→ Da fare:
1. Elenca tutti i nomi di persone reali (autori o sovrani) che compaiono nel commento di danny che segue la citazione nella discussione su Cappuccetto Rosso.
2. Traduci in inglese la frase "Una quindicenne ai tempi di Perrault era già in età da matrimonio o quasi." tratta dalla discussione su Cappuccetto Rosso.
3. Scrivi il seguito della discussione su Cappuccetto Rosso, a partire dalla sua ultima frase.

→ Brano estratto:
Questa versione è una di quelle modificate. In origine Cappuccetto Rosso aveva appena compiuto 15 anni. Il Lupo le propone quale delle due strade, per attraversare il bosco, avrebbe scelto e lei dice che avrebbe raggiunto la nonna percorrendo la strada delle spille. A quei tempi le bambine andavano dalle sarte e terminavano l'apprendistato  all'età di 15 anni, quando diventavano adulte. 
Sempre nella versione originale il Lupo mangia una parte della nonna, versa il sangue in una bottiglia ed affetta la parte rimasta. Quando Cappuccetto Rosso arriva le chiede di preparare la cena e mangia così la sua stessa nonna.


----------



## danny (25 Maggio 2020)

Vera ha detto:


> Questa versione è una di quelle modificate. In origine Cappuccetto Rosso aveva appena compiuto 15 anni. Il Lupo le propone quale delle due strade, per attraversare il bosco, avrebbe scelto e lei dice che avrebbe raggiunto la nonna percorrendo la strada delle spille. A quei tempi le bambine andavano dalle sarte e terminavano l'apprendistato  all'età di 15 anni, quando diventavano adulte.
> Sempre nella versione originale il Lupo mangia una parte della nonna, versa il sangue in una bottiglia ed affetta la parte rimasta. Quando Cappuccetto Rosso arriva le chiede di preparare la cena e mangia così la sua stessa nonna.


Questo è riportato da alcuni articoli anche on line, ma di questa versione, sembra appartenente all'epoca medievale e successivamente trascritta da Perrault, che però ci ha lasciato quella che ho riportato, non trovo riscontri editi, neanche come citazioni.
È ragionevole pensare che nella conoscenza comune a fare testo siano le versioni edite di Perrault e dei Grimm 
In ogni caso, il concetto di adolescenza e di infanzia è mutato dal periodo di Luigi XIV ad oggi, quindi difficilmente si possono usare i parametri attuali per stabilire l'età. 
Una quindicenne ai tempi di Perrault era già in età da matrimonio o quasi. L'Infanta di Luigi XIII aveva 10 anni quando fu data in fidanzamento ufficiale. Difficile pensare che una donna potesse ancora essere oggetto di raccomandazioni educative da parte della mamma o fosse così ingenua da non saper riconoscere un lupo a 15 anni all'epoca. Cappuccetto Rosso è stata letta e adattata nel corso dei secoli alla morale corrente. Già i Grimm tolsero quell'alone punitivo della versione di Perrault, dimostrando una sensibilità più moderna.

→ Dati forniti:
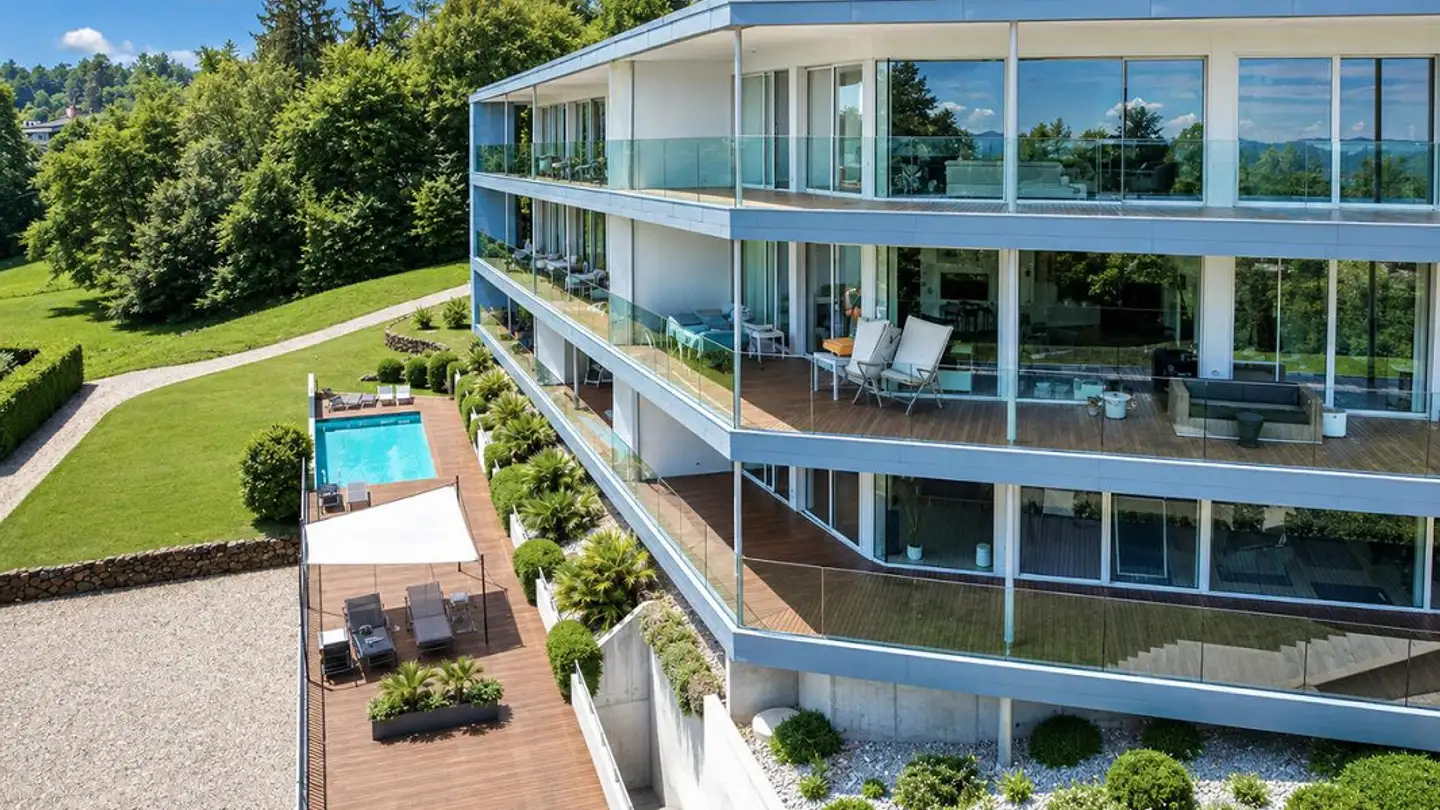 Appartement à vendre - Via Vignino 15, 6926 Montagnola - Photo 2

→ Risposte scritte:
1. Perrault, i Grimm, Luigi XIV, Luigi XIII

2. At the time of Perrault, a fifteen-year-old girl was already of marriageable age, or nearly so.

3.
Perrault sottolineava i pericoli del mondo dando un chiaro monito alle bambine che, a differenza di quelle di oggi, si trovavano già ad affrontare il mondo del lavoro. 
Ancora nei primi del' 900 le ragazzine di 10 o 11 anni che lavoravano in fabbrica erano oggetto di attenzioni sessuali che diventavano in alcuni casi rapporti fisici. 
Occorre ricordare che il concetto di pedofilia nasce con la psicanalisi, che comunque trova diffusione popolare solo nel dopoguerra. 
La colpa, ai tempi di Perrault, finiva così per ricadere sulle fanciulle, ree di non essere state prudenti, di aver assunto comportamenti sciocchi o vanitosi. 
Il finale di Perrault è emblematico: anche da bambino non capivo perché Cr fosse così scema da non vedere la differenza tra il lupo e la nonna e trovavo strano si spogliasse per infilarsi a letto con lei. 
In pratica mi sembrava scema, dall'inizio alla fine. 
E questo era quello che si proponeva questa fiaba di suscitare. Riprovazione per un'ingenuita', che era anche insofferenza alle regole parentali, che non doveva essere perdonata.


----------



## danny (25 Maggio 2020)

... Comunque perché stiamo parlando di Cappuccetto Rosso, in cui non credo ci possa essere un personaggio in cui qualcuno si voglia identificare?
Una delle favole più moraliste e bacchettone in circolazione.


----------



## Brunetta (25 Maggio 2020)

danny ha detto:


> ... Comunque perché stiamo parlando di Cappuccetto Rosso, in cui non credo ci possa essere un personaggio in cui qualcuno si voglia identificare?
> Una delle favole più moraliste e bacchettone in circolazione.


Perché evidentemente ci sono contenuti e attribuzioni di responsabilità che risuonano in modo diverso in ognuno di noi.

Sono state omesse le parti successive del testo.